▶ Passage for review:
Who Should Invest in Private Equity

Bill Feingold  Sep 01, 2009 2:45 pm

Who Should Invest in Private Equity
 
Buy for value, not because the guy next to you is buying.
 

 
Great news! My book, The Undoing of Cowardice, is now available in a Kindle version.

And thanks to the Kindle, I get my favorite daily paper, the Financial Times, delivered electronically daily. No need to scrounge around the newsstands to try and find a copy or two.

I always make sure to read the Financial Times’ Lex column, a punchy and timely opinion segment, before I get to (or in some cases don’t get to) the rest of the morning’s required reading.


I certainly don’t always agree with what the Lex column has to say, but I always enjoy the way the columnists say it, and I want to be sure I know what they’re talking about.

Aspiring traders should put the Lex on their daily to-do list, near the top.

Anyway, today’s discusses the lethargic private-equity market, or as they called it when I was learning the business 25 years ago, the leveraged-buyout market. The column gives two reasons for the lack of deal flow: inaccessible funding and unwilling sellers (for whom today’s prices are still too low in view of the multiples that were being paid a few years ago).

I see an even more intrinsic problem, though it’s not so much with private equity itself as the way its investors play the game. When the deals were known as leveraged buyouts (a snarky, Gekko-esque term, don’t you think), they were mostly the province of patient and savvy money.

Deals happened when the businesses’ conservatively forecast cash flows could comfortably repay the money borrowed to buy out stockholders. They happened because of persistently low equity valuations of stock markets that had largely given up. They were, in brief, a product of the lost equity decade of the 1970s.

But now we are late into the 2000s.

▶ Stored data:

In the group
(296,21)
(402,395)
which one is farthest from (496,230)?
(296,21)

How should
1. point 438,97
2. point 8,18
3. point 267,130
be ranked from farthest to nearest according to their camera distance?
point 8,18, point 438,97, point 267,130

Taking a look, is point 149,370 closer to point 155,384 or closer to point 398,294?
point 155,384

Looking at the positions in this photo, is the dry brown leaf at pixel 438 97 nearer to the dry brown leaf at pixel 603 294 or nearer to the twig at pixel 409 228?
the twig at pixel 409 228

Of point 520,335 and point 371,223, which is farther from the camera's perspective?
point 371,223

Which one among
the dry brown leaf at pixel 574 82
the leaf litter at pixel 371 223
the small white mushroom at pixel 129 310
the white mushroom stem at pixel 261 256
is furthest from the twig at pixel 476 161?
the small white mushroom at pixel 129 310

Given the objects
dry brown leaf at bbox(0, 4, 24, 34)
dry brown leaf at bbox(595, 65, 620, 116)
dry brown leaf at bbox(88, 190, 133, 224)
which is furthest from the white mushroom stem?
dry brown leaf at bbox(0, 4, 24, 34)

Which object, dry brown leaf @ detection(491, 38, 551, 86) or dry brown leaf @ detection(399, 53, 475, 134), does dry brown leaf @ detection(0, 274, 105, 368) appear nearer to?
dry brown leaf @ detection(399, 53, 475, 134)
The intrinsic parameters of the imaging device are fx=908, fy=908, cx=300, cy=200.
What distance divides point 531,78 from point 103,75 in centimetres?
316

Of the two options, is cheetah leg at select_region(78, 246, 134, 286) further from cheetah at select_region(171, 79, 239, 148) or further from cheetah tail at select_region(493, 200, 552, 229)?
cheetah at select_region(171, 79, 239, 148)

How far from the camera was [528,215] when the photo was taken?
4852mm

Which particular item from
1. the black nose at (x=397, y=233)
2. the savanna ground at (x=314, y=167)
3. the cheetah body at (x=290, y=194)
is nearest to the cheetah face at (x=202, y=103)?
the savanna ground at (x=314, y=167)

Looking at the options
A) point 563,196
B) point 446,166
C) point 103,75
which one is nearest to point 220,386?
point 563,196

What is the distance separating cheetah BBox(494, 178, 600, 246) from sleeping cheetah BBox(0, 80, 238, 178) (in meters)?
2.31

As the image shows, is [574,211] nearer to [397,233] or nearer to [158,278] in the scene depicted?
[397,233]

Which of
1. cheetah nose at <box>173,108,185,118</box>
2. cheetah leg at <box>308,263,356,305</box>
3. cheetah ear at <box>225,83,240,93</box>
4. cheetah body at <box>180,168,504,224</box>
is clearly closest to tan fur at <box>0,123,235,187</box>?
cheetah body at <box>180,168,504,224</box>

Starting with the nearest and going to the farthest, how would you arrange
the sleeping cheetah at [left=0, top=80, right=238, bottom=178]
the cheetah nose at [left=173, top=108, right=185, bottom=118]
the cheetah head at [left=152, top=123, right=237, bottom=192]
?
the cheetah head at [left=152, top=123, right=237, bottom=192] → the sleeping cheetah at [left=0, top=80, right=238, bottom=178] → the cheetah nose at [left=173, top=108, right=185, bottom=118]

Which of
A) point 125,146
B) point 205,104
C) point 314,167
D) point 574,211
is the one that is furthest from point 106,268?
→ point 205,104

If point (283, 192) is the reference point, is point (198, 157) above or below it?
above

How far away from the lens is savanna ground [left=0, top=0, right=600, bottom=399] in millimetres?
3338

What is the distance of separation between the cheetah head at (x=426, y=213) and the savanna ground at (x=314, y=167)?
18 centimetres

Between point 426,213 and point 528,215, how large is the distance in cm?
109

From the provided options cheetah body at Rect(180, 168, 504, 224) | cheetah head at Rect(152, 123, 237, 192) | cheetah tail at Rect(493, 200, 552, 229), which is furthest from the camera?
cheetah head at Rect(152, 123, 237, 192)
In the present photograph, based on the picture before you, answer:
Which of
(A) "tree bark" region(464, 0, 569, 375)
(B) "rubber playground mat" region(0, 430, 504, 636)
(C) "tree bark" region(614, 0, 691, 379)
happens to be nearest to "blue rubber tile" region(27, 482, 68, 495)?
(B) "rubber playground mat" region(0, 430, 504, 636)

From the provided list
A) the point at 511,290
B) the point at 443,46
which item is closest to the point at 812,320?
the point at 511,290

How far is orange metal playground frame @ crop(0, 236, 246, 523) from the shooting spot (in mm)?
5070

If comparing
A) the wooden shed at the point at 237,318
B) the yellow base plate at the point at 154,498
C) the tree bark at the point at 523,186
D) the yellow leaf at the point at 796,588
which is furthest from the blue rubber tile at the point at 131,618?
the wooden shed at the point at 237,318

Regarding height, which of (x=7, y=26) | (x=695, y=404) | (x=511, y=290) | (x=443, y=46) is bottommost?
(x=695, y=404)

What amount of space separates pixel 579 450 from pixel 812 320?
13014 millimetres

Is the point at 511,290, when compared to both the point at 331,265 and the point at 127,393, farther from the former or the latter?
---
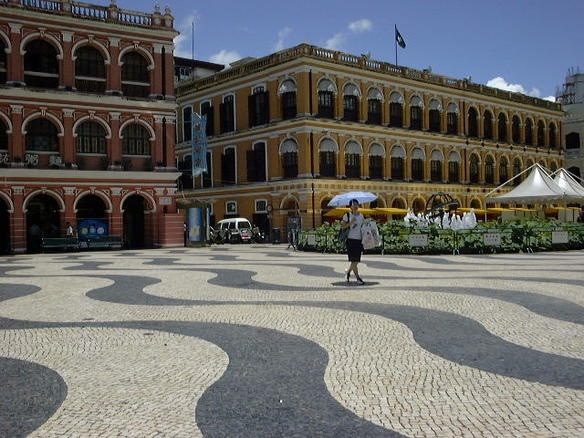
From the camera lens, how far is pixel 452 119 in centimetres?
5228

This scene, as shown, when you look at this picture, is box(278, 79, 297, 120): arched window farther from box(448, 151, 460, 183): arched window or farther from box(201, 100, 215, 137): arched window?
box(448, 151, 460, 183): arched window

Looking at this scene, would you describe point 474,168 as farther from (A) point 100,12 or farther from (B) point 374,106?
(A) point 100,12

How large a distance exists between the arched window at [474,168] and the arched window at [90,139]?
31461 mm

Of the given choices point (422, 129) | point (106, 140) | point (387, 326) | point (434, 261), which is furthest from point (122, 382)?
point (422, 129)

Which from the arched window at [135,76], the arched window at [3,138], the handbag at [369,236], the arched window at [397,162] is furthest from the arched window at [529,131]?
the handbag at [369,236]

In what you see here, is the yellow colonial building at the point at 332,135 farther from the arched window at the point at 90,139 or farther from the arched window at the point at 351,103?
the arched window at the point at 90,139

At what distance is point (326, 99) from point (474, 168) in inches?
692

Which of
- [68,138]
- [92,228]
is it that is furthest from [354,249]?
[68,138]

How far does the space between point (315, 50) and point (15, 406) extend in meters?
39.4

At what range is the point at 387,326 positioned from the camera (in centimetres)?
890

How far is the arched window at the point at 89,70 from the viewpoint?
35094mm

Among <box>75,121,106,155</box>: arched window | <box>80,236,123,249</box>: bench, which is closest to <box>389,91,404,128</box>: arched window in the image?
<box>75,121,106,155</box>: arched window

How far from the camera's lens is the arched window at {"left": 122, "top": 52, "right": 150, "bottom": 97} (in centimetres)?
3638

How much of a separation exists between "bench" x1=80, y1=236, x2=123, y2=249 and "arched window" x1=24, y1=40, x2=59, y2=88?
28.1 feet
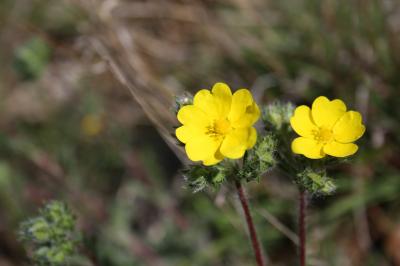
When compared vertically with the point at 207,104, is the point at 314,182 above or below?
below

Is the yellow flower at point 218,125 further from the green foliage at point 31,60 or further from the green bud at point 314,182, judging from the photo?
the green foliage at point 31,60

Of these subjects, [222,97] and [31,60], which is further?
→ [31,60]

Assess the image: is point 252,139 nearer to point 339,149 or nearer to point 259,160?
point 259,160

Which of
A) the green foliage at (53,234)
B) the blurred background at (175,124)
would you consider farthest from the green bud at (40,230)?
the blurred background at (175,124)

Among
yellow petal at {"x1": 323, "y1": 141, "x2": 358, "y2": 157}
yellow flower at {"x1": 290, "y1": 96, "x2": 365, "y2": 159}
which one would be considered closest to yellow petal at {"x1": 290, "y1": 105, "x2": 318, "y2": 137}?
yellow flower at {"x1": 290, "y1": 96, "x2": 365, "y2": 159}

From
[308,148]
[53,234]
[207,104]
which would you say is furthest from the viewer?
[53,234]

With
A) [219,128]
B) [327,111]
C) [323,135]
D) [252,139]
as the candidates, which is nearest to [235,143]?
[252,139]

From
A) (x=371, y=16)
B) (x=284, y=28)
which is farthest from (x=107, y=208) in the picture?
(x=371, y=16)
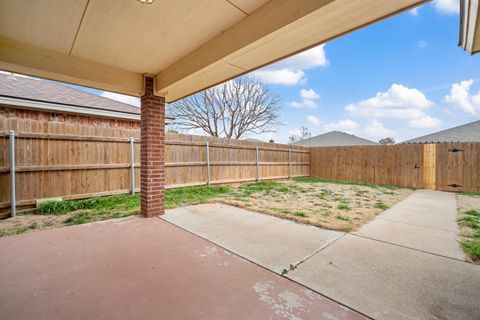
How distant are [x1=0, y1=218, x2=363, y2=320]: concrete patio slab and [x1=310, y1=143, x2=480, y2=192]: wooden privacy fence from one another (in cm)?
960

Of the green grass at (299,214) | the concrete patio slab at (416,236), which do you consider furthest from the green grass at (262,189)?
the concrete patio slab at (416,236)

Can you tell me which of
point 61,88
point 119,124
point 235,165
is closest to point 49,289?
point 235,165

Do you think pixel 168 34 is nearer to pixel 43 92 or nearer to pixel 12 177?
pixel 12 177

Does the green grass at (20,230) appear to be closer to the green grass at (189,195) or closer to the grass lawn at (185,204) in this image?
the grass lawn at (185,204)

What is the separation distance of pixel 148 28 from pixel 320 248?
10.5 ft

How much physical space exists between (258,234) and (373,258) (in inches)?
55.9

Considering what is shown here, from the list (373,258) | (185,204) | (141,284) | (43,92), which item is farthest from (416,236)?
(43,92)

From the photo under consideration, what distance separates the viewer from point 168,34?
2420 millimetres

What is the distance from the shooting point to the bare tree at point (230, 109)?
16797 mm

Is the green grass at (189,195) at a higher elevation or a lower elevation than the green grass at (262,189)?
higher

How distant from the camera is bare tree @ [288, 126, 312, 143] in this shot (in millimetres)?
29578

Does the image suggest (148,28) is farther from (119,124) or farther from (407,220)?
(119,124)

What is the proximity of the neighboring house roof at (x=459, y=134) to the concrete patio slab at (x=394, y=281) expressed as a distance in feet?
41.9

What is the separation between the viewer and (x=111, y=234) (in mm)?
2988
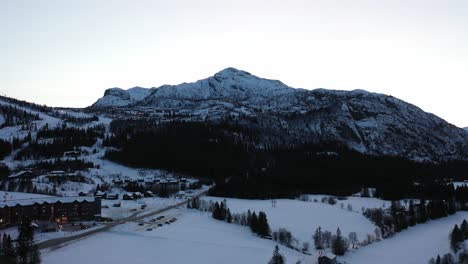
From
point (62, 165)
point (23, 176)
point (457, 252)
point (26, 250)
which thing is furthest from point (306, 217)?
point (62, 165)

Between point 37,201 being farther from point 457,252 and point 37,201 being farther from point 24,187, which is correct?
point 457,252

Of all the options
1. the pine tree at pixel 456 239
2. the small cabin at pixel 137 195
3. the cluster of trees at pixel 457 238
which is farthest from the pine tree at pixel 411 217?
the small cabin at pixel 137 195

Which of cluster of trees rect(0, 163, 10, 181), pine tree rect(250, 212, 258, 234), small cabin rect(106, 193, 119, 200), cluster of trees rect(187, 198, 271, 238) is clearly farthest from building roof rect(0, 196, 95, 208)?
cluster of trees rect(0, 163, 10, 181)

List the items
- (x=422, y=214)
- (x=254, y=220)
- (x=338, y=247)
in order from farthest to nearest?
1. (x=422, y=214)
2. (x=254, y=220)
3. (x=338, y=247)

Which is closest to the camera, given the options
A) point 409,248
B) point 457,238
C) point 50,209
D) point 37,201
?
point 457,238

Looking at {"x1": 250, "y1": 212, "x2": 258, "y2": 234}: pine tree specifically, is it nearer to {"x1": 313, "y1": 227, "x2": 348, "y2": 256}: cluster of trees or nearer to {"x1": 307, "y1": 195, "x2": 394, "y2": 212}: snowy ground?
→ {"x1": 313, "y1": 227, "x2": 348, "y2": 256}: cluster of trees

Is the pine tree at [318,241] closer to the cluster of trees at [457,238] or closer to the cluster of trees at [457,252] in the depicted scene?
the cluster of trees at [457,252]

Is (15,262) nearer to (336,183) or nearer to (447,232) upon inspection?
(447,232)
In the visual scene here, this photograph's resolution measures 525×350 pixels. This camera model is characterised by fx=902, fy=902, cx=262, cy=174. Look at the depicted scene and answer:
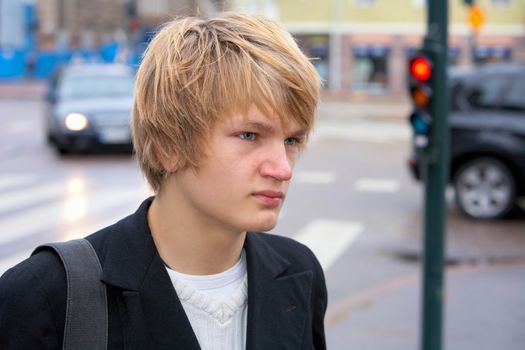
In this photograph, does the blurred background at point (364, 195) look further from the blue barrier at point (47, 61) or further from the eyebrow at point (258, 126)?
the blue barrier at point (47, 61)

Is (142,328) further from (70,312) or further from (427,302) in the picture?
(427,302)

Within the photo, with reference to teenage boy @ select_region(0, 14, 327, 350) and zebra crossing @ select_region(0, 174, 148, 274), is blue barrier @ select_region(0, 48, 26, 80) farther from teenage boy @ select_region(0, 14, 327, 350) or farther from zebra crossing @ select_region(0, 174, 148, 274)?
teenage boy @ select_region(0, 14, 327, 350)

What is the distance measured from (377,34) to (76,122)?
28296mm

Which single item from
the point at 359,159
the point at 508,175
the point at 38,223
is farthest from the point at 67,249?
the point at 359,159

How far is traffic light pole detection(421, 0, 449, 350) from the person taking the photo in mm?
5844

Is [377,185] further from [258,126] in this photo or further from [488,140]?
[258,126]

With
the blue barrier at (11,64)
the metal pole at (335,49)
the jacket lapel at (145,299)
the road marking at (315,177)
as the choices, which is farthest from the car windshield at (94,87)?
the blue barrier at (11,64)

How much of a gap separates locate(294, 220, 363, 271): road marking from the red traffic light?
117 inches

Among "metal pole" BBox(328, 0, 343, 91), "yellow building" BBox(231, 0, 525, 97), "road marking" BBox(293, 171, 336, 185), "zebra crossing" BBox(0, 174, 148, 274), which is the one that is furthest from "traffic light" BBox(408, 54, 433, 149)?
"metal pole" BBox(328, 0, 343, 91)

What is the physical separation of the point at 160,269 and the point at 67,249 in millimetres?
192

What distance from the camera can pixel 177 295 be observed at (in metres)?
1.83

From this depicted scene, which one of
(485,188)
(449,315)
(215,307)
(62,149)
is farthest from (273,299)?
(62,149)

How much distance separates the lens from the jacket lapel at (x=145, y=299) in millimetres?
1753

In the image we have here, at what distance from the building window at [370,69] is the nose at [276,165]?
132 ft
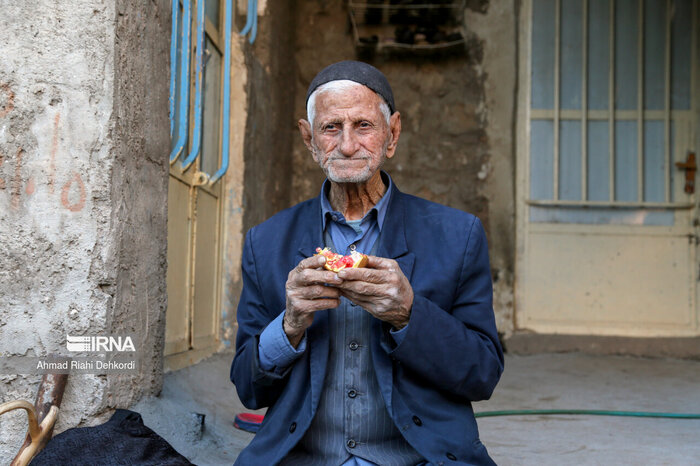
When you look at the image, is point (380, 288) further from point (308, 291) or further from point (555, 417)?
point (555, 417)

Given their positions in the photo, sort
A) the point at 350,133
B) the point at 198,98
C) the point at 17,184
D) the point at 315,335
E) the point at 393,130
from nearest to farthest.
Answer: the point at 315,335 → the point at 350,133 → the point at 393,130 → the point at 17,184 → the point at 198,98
---
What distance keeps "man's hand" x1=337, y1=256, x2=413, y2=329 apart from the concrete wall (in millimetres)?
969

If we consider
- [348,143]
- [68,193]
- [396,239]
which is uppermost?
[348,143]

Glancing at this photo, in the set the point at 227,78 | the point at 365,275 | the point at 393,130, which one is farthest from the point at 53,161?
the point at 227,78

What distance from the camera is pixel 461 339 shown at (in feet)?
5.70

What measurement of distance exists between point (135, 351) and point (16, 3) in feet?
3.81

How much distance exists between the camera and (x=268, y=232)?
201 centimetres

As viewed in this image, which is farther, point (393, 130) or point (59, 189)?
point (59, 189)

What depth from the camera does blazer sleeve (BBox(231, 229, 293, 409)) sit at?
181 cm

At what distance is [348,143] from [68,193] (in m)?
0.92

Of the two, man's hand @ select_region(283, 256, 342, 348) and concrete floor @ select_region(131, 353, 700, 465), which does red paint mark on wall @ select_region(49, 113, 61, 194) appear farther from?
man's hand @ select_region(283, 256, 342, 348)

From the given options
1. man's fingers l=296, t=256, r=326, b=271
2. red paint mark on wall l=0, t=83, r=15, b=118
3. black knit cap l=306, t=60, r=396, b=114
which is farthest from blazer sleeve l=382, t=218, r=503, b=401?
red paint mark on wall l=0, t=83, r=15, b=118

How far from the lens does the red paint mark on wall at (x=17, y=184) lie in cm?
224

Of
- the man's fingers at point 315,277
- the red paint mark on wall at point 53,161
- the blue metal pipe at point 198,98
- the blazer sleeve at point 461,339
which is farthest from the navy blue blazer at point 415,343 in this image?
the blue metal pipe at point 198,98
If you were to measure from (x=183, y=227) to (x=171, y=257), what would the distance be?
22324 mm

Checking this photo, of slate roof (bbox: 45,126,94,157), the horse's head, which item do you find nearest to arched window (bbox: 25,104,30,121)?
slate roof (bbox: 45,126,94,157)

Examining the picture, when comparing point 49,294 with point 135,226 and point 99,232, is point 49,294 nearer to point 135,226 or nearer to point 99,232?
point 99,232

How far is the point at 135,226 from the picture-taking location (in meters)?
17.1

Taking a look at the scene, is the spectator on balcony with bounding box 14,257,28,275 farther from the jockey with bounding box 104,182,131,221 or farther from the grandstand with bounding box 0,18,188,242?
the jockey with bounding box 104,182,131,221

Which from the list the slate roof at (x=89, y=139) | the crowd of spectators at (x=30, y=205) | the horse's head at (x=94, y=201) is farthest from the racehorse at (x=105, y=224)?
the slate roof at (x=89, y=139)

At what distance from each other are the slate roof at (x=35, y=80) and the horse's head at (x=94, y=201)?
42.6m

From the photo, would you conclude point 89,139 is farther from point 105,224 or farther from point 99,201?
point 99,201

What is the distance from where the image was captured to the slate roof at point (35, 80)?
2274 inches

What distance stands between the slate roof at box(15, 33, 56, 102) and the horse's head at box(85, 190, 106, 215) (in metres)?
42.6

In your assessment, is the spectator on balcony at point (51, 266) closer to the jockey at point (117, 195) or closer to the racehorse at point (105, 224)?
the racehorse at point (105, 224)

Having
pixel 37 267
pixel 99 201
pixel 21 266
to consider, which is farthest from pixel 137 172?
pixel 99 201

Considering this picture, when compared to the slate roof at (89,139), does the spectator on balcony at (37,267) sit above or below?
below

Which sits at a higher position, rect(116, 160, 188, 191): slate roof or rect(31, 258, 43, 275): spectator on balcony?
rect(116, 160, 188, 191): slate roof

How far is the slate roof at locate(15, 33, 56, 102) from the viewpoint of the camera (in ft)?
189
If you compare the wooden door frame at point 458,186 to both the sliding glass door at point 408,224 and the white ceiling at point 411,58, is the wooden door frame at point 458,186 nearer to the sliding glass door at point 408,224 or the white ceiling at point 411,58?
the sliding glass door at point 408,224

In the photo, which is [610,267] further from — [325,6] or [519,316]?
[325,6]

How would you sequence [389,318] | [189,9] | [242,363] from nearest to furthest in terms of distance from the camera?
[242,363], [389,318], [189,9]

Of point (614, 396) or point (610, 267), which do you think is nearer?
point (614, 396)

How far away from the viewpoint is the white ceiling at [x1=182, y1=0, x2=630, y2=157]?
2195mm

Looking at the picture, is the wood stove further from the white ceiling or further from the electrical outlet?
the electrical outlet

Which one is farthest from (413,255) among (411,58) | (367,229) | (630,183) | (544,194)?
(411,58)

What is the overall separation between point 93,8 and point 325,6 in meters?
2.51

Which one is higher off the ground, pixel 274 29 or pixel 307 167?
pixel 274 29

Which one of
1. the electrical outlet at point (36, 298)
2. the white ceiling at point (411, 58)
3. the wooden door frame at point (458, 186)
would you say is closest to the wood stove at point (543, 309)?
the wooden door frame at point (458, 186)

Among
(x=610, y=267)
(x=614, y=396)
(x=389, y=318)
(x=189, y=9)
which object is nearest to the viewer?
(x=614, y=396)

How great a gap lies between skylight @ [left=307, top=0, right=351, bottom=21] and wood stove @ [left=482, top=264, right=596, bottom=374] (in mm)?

▶ Tasks to carry out:
1. In the piece on private equity, rewrite the part from "Great news! My" to "copy or two.", swapping "Kindle" for "e-reader".
2. Carry on the piece on private equity from the point where it stops.

▶ Responses to the tasks:
1.
Great news! My book, The Undoing of Cowardice, is now available in a e-reader version.

And thanks to the e-reader, I get my favorite daily paper, the Financial Times, delivered electronically daily. No need to scrounge around the newsstands to try and find a copy or two.

2.
Many pension managers, and other institutions, know about the strategies that have provided good returns over the years. So they want in -- or, as I argue in my book, they fear losing their jobs if they’re not doing what the other guy’s doing.

That’s why we started getting deals at extended prices, like Clear Channel (CCO), and why there were rumors of deals for Macy’s (M), and so forth. But too many of these nouveau private-equity players deserve Jack Nicholson’s remonstration in A Few Good Men -- you can’t handle the truth.

Private equity makes the most sense after stock prices have been persistently depressed. It’s absolutely not for chasing performance. But when most private equity (such a friendlier name than LBO, don’t you think?) investors should've been looking to get into solid, low-leverage deals six months ago, most of them were trying to get out at any price. Markets, such as they were, were developing to buy out panicky interests at fractions of what they were probably worth.

We need to encourage long-term capital formation and give people incentive to buy where they see value. When you only buy because something's worked recently, or the other guys are buying too, rarely will you see any value.

Private equity is for those who can handle the truth.